Premières lignes — L’espace d’un an

Premières lignes de la semaine :

« En s’éveillant dans le module, elle se souvint de trois choses. La première : elle voyageait dans l’espace large. La deuxième : elle allait prendre un nouveau poste. La troisième : elle avait corrompu un fonctionnaire pour obtenir un fichier d’identité falsifié. Même si aucune de ses informations ne constituait une nouveauté, elles n’assuraient pas un réveil agréable. « 

Depuis que j’ai lu Semiosis de Sue Burke, je me suis dit que j’étais réconciliée avec la SF. Ou presque. Pas tout à fait, quand même.
Je le suis avec les livres, mais pas forcément avec le milieu, en généra. Exemple :  lorsque j’entends ou quand je lis, très effarée des phrases peu subtiles du type   » la SF c’est bon, la fantasy c’est de la m…. » ou encore  « il faut avoir forcément  une formation scientifique pour apprécier la SF », j’ai l’impression de tomber des nues (ou sur le cul, et ça fait mal). Cela me rappelle une époque que je croyais révolue où le milieu de la SF était presque exclusivement masculin, blanc, peuplé de matheux – des gens qui vous rejetaient avec un paquet de moqueries quand vous ne correspondiez pas aux critères. (je veux parler de souvenirs des années 80, avant cela j’étais bien trop petite). 
Oh, wait… Serait-ce encore un peu le cas ? Aurais-je mal compris ? 

En outre, les personnes qui ont à la bouche de telles….assertions ( âneries?)  ne font aucun bien au(x) genre(s). Les littératures de l’imaginaire, les fameux « mauvais genres« , sont multiples, complexes et s’adressent à un ensemble de personnes, complexes, aussi. En écarter certaines pour une ou plusieurs raisons, il me semble que cela ressemble à une forme d’élitisme, exactement ce que certain.e.s reprochent aux  gens appartenant au milieu de la littérature dite « blanche » (comprenez : non-imaginaire même si parfois, les frontières deviennent floue).
Bref. Je digresse. Revenons à mes premières lignes et à cette excellente lecture :

Je vais donc parler d’un autre roman de SF qui m’a à peu près autant plu que Semiosis bien que différent. Un roman de SF, donc. Un space opera qui défie les codes : L’espace d’un an, de Becky Chambers (L’ Atalante).  Nous sommes invités à suivre Rosemary, une jeune femme qui commence une nouvelle vie à bord  la vie du Voyageur,  un vaisseau chargé de creuser des tunnels dans l’espace (d’où le terme ‘tunnelier »).
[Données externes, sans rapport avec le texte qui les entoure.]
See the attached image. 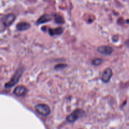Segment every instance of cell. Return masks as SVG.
<instances>
[{
    "label": "cell",
    "mask_w": 129,
    "mask_h": 129,
    "mask_svg": "<svg viewBox=\"0 0 129 129\" xmlns=\"http://www.w3.org/2000/svg\"><path fill=\"white\" fill-rule=\"evenodd\" d=\"M24 71L23 68H20L17 69L15 73L14 74V75L13 76L12 78H11V79L10 80V81H8V83H6L5 84V87L6 88H10L13 87V86H15V84H17L19 81V79L21 78V75H22Z\"/></svg>",
    "instance_id": "1"
},
{
    "label": "cell",
    "mask_w": 129,
    "mask_h": 129,
    "mask_svg": "<svg viewBox=\"0 0 129 129\" xmlns=\"http://www.w3.org/2000/svg\"><path fill=\"white\" fill-rule=\"evenodd\" d=\"M35 110L37 113L44 117H47L50 113V108L45 104H38L35 107Z\"/></svg>",
    "instance_id": "2"
},
{
    "label": "cell",
    "mask_w": 129,
    "mask_h": 129,
    "mask_svg": "<svg viewBox=\"0 0 129 129\" xmlns=\"http://www.w3.org/2000/svg\"><path fill=\"white\" fill-rule=\"evenodd\" d=\"M84 115V112L81 109H77L74 110L73 113H71L68 117H67V120L70 123H73L78 118H81Z\"/></svg>",
    "instance_id": "3"
},
{
    "label": "cell",
    "mask_w": 129,
    "mask_h": 129,
    "mask_svg": "<svg viewBox=\"0 0 129 129\" xmlns=\"http://www.w3.org/2000/svg\"><path fill=\"white\" fill-rule=\"evenodd\" d=\"M15 20V15L14 14H8L5 15L1 18V23L3 24L5 27H8L10 26L14 22Z\"/></svg>",
    "instance_id": "4"
},
{
    "label": "cell",
    "mask_w": 129,
    "mask_h": 129,
    "mask_svg": "<svg viewBox=\"0 0 129 129\" xmlns=\"http://www.w3.org/2000/svg\"><path fill=\"white\" fill-rule=\"evenodd\" d=\"M113 75V71L111 68H107L103 71L102 76V80L103 83H108Z\"/></svg>",
    "instance_id": "5"
},
{
    "label": "cell",
    "mask_w": 129,
    "mask_h": 129,
    "mask_svg": "<svg viewBox=\"0 0 129 129\" xmlns=\"http://www.w3.org/2000/svg\"><path fill=\"white\" fill-rule=\"evenodd\" d=\"M27 93V89L23 86H18L13 90V94L19 97L24 96Z\"/></svg>",
    "instance_id": "6"
},
{
    "label": "cell",
    "mask_w": 129,
    "mask_h": 129,
    "mask_svg": "<svg viewBox=\"0 0 129 129\" xmlns=\"http://www.w3.org/2000/svg\"><path fill=\"white\" fill-rule=\"evenodd\" d=\"M98 52L103 54V55H111L113 53V49L111 47L108 45H102V46L98 47L97 49Z\"/></svg>",
    "instance_id": "7"
},
{
    "label": "cell",
    "mask_w": 129,
    "mask_h": 129,
    "mask_svg": "<svg viewBox=\"0 0 129 129\" xmlns=\"http://www.w3.org/2000/svg\"><path fill=\"white\" fill-rule=\"evenodd\" d=\"M52 20V16H50V15H47V14H45V15H43L42 16H40L39 19L37 21V23L38 25L39 24H42L44 23H47L50 21Z\"/></svg>",
    "instance_id": "8"
},
{
    "label": "cell",
    "mask_w": 129,
    "mask_h": 129,
    "mask_svg": "<svg viewBox=\"0 0 129 129\" xmlns=\"http://www.w3.org/2000/svg\"><path fill=\"white\" fill-rule=\"evenodd\" d=\"M16 29L18 31H25V30H27L28 29L30 28V24L26 22H20L16 25Z\"/></svg>",
    "instance_id": "9"
},
{
    "label": "cell",
    "mask_w": 129,
    "mask_h": 129,
    "mask_svg": "<svg viewBox=\"0 0 129 129\" xmlns=\"http://www.w3.org/2000/svg\"><path fill=\"white\" fill-rule=\"evenodd\" d=\"M63 31H64V29H63L62 27H57L56 28H50L49 30V33L50 36L61 35Z\"/></svg>",
    "instance_id": "10"
},
{
    "label": "cell",
    "mask_w": 129,
    "mask_h": 129,
    "mask_svg": "<svg viewBox=\"0 0 129 129\" xmlns=\"http://www.w3.org/2000/svg\"><path fill=\"white\" fill-rule=\"evenodd\" d=\"M54 20H55V21L57 23L62 24V23H64L65 22L63 17L60 16V15H57V14H55V15H54Z\"/></svg>",
    "instance_id": "11"
},
{
    "label": "cell",
    "mask_w": 129,
    "mask_h": 129,
    "mask_svg": "<svg viewBox=\"0 0 129 129\" xmlns=\"http://www.w3.org/2000/svg\"><path fill=\"white\" fill-rule=\"evenodd\" d=\"M103 62V60L100 58H96V59H94L93 60H92L91 63L93 66H100Z\"/></svg>",
    "instance_id": "12"
},
{
    "label": "cell",
    "mask_w": 129,
    "mask_h": 129,
    "mask_svg": "<svg viewBox=\"0 0 129 129\" xmlns=\"http://www.w3.org/2000/svg\"><path fill=\"white\" fill-rule=\"evenodd\" d=\"M66 67H67V65L64 64H59L55 66L54 67V69H56V70H59V69H62L64 68H65Z\"/></svg>",
    "instance_id": "13"
}]
</instances>
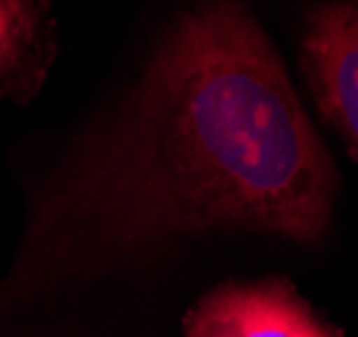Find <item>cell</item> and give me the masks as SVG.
I'll return each mask as SVG.
<instances>
[{
	"label": "cell",
	"mask_w": 358,
	"mask_h": 337,
	"mask_svg": "<svg viewBox=\"0 0 358 337\" xmlns=\"http://www.w3.org/2000/svg\"><path fill=\"white\" fill-rule=\"evenodd\" d=\"M334 189L267 36L240 3L215 0L173 25L116 119L41 186L0 310L180 232L315 240Z\"/></svg>",
	"instance_id": "cell-1"
},
{
	"label": "cell",
	"mask_w": 358,
	"mask_h": 337,
	"mask_svg": "<svg viewBox=\"0 0 358 337\" xmlns=\"http://www.w3.org/2000/svg\"><path fill=\"white\" fill-rule=\"evenodd\" d=\"M57 57L49 0H0V100L27 103Z\"/></svg>",
	"instance_id": "cell-3"
},
{
	"label": "cell",
	"mask_w": 358,
	"mask_h": 337,
	"mask_svg": "<svg viewBox=\"0 0 358 337\" xmlns=\"http://www.w3.org/2000/svg\"><path fill=\"white\" fill-rule=\"evenodd\" d=\"M215 300L232 337H326L299 302L278 286L224 289Z\"/></svg>",
	"instance_id": "cell-4"
},
{
	"label": "cell",
	"mask_w": 358,
	"mask_h": 337,
	"mask_svg": "<svg viewBox=\"0 0 358 337\" xmlns=\"http://www.w3.org/2000/svg\"><path fill=\"white\" fill-rule=\"evenodd\" d=\"M302 62L321 114L358 160V6H326L313 14Z\"/></svg>",
	"instance_id": "cell-2"
},
{
	"label": "cell",
	"mask_w": 358,
	"mask_h": 337,
	"mask_svg": "<svg viewBox=\"0 0 358 337\" xmlns=\"http://www.w3.org/2000/svg\"><path fill=\"white\" fill-rule=\"evenodd\" d=\"M189 337H232L215 294L202 302V308L189 319Z\"/></svg>",
	"instance_id": "cell-5"
}]
</instances>
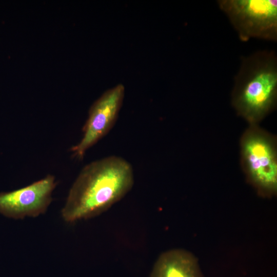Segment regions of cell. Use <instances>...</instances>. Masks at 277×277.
Returning a JSON list of instances; mask_svg holds the SVG:
<instances>
[{"instance_id": "cell-4", "label": "cell", "mask_w": 277, "mask_h": 277, "mask_svg": "<svg viewBox=\"0 0 277 277\" xmlns=\"http://www.w3.org/2000/svg\"><path fill=\"white\" fill-rule=\"evenodd\" d=\"M241 152L250 183L264 195H274L277 191V158L271 136L258 128H250L242 138Z\"/></svg>"}, {"instance_id": "cell-6", "label": "cell", "mask_w": 277, "mask_h": 277, "mask_svg": "<svg viewBox=\"0 0 277 277\" xmlns=\"http://www.w3.org/2000/svg\"><path fill=\"white\" fill-rule=\"evenodd\" d=\"M56 185L54 176L48 174L26 187L0 192V213L14 219L35 217L45 213Z\"/></svg>"}, {"instance_id": "cell-1", "label": "cell", "mask_w": 277, "mask_h": 277, "mask_svg": "<svg viewBox=\"0 0 277 277\" xmlns=\"http://www.w3.org/2000/svg\"><path fill=\"white\" fill-rule=\"evenodd\" d=\"M133 184L132 167L121 157L111 155L89 163L71 187L62 216L73 223L98 215L123 198Z\"/></svg>"}, {"instance_id": "cell-3", "label": "cell", "mask_w": 277, "mask_h": 277, "mask_svg": "<svg viewBox=\"0 0 277 277\" xmlns=\"http://www.w3.org/2000/svg\"><path fill=\"white\" fill-rule=\"evenodd\" d=\"M220 9L228 18L240 39L277 40V1L219 0Z\"/></svg>"}, {"instance_id": "cell-2", "label": "cell", "mask_w": 277, "mask_h": 277, "mask_svg": "<svg viewBox=\"0 0 277 277\" xmlns=\"http://www.w3.org/2000/svg\"><path fill=\"white\" fill-rule=\"evenodd\" d=\"M276 95L275 52L261 50L243 57L232 91L237 113L254 125L274 107Z\"/></svg>"}, {"instance_id": "cell-7", "label": "cell", "mask_w": 277, "mask_h": 277, "mask_svg": "<svg viewBox=\"0 0 277 277\" xmlns=\"http://www.w3.org/2000/svg\"><path fill=\"white\" fill-rule=\"evenodd\" d=\"M150 277H203L196 257L181 249L167 250L155 262Z\"/></svg>"}, {"instance_id": "cell-5", "label": "cell", "mask_w": 277, "mask_h": 277, "mask_svg": "<svg viewBox=\"0 0 277 277\" xmlns=\"http://www.w3.org/2000/svg\"><path fill=\"white\" fill-rule=\"evenodd\" d=\"M125 87L118 84L105 91L90 108L80 142L71 147L73 156L82 160L89 148L105 136L114 126L122 106Z\"/></svg>"}]
</instances>
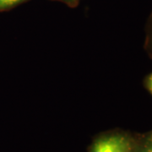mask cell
<instances>
[{
    "instance_id": "6da1fadb",
    "label": "cell",
    "mask_w": 152,
    "mask_h": 152,
    "mask_svg": "<svg viewBox=\"0 0 152 152\" xmlns=\"http://www.w3.org/2000/svg\"><path fill=\"white\" fill-rule=\"evenodd\" d=\"M135 134L116 129L99 134L88 148V152H134Z\"/></svg>"
},
{
    "instance_id": "7a4b0ae2",
    "label": "cell",
    "mask_w": 152,
    "mask_h": 152,
    "mask_svg": "<svg viewBox=\"0 0 152 152\" xmlns=\"http://www.w3.org/2000/svg\"><path fill=\"white\" fill-rule=\"evenodd\" d=\"M134 152H152V129L144 134H135Z\"/></svg>"
},
{
    "instance_id": "3957f363",
    "label": "cell",
    "mask_w": 152,
    "mask_h": 152,
    "mask_svg": "<svg viewBox=\"0 0 152 152\" xmlns=\"http://www.w3.org/2000/svg\"><path fill=\"white\" fill-rule=\"evenodd\" d=\"M144 49L149 58L152 59V11L148 18L145 27Z\"/></svg>"
},
{
    "instance_id": "277c9868",
    "label": "cell",
    "mask_w": 152,
    "mask_h": 152,
    "mask_svg": "<svg viewBox=\"0 0 152 152\" xmlns=\"http://www.w3.org/2000/svg\"><path fill=\"white\" fill-rule=\"evenodd\" d=\"M28 0H0V11L7 10Z\"/></svg>"
},
{
    "instance_id": "5b68a950",
    "label": "cell",
    "mask_w": 152,
    "mask_h": 152,
    "mask_svg": "<svg viewBox=\"0 0 152 152\" xmlns=\"http://www.w3.org/2000/svg\"><path fill=\"white\" fill-rule=\"evenodd\" d=\"M143 86L147 91L152 96V72L145 77L143 80Z\"/></svg>"
},
{
    "instance_id": "8992f818",
    "label": "cell",
    "mask_w": 152,
    "mask_h": 152,
    "mask_svg": "<svg viewBox=\"0 0 152 152\" xmlns=\"http://www.w3.org/2000/svg\"><path fill=\"white\" fill-rule=\"evenodd\" d=\"M58 1H61L63 3H65L69 6H75L80 0H58Z\"/></svg>"
}]
</instances>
Très vite, nous faisons connaissance avec les différents membres de l’équipage, tous d’espèces différentes : Sissix , une Aandriske, sorte de reptile  à plumes ; le Dr. Miam  un Grum amphibien doté de plusieurs mains/pieds ;  Ohan, paire Sianate à qui il faut s’adresser au pluriel puisque  son cerveau est l’hôte d’un neurovirus formant la deuxième partie du duo ; sans parler de Lovey, l’Intelligence Artificielle. Il y a aussi quelques humains assez remarquables : Jenks, le tech de petite taille amoureux de l’I.A, Kizzy, l’autre tech aux réactions plus que spontanées et parfois enfantines, Corbin, un ronchon aux préjugés spécistes, et le capitaine Ashby, amoureux d’une extra-terrestre. Tout le monde cohabite tant bien que mal, s’aime, se chamaille, souvent dans un joyeux bazar. C’est un peu Galactica, un peu Babylon 5, un peu Star Trek parfois, mais en plus déjanté, en plus optimiste aussi, malgré les conflits et l’extinction de certaines espèces. On fait le voyage avec eux et quel voyage ! Car il ne s’agit pas seulement un voyage dans l’espace mais surtout un parcours de plusieurs êtres ensemble…
Becky Chambers a le chic pour écrire des personnages attachants, aux histoires mouvementées. On a envie d’en savoir plus — et tant mieux, il y a deux autres livres situés dans le même univers que celui-ci. Le tout est regroupé  dans la trilogie : Voyageurs, à l’Atalante, bien sûr. C’est fin, bien fait, rafraîchissant, marrant, émouvant et tendre (et pas neuneu du tout, contrairement à ce que j’ai pu lire). Oui, c’est à lire. Oui, c’est un grand roman de SF.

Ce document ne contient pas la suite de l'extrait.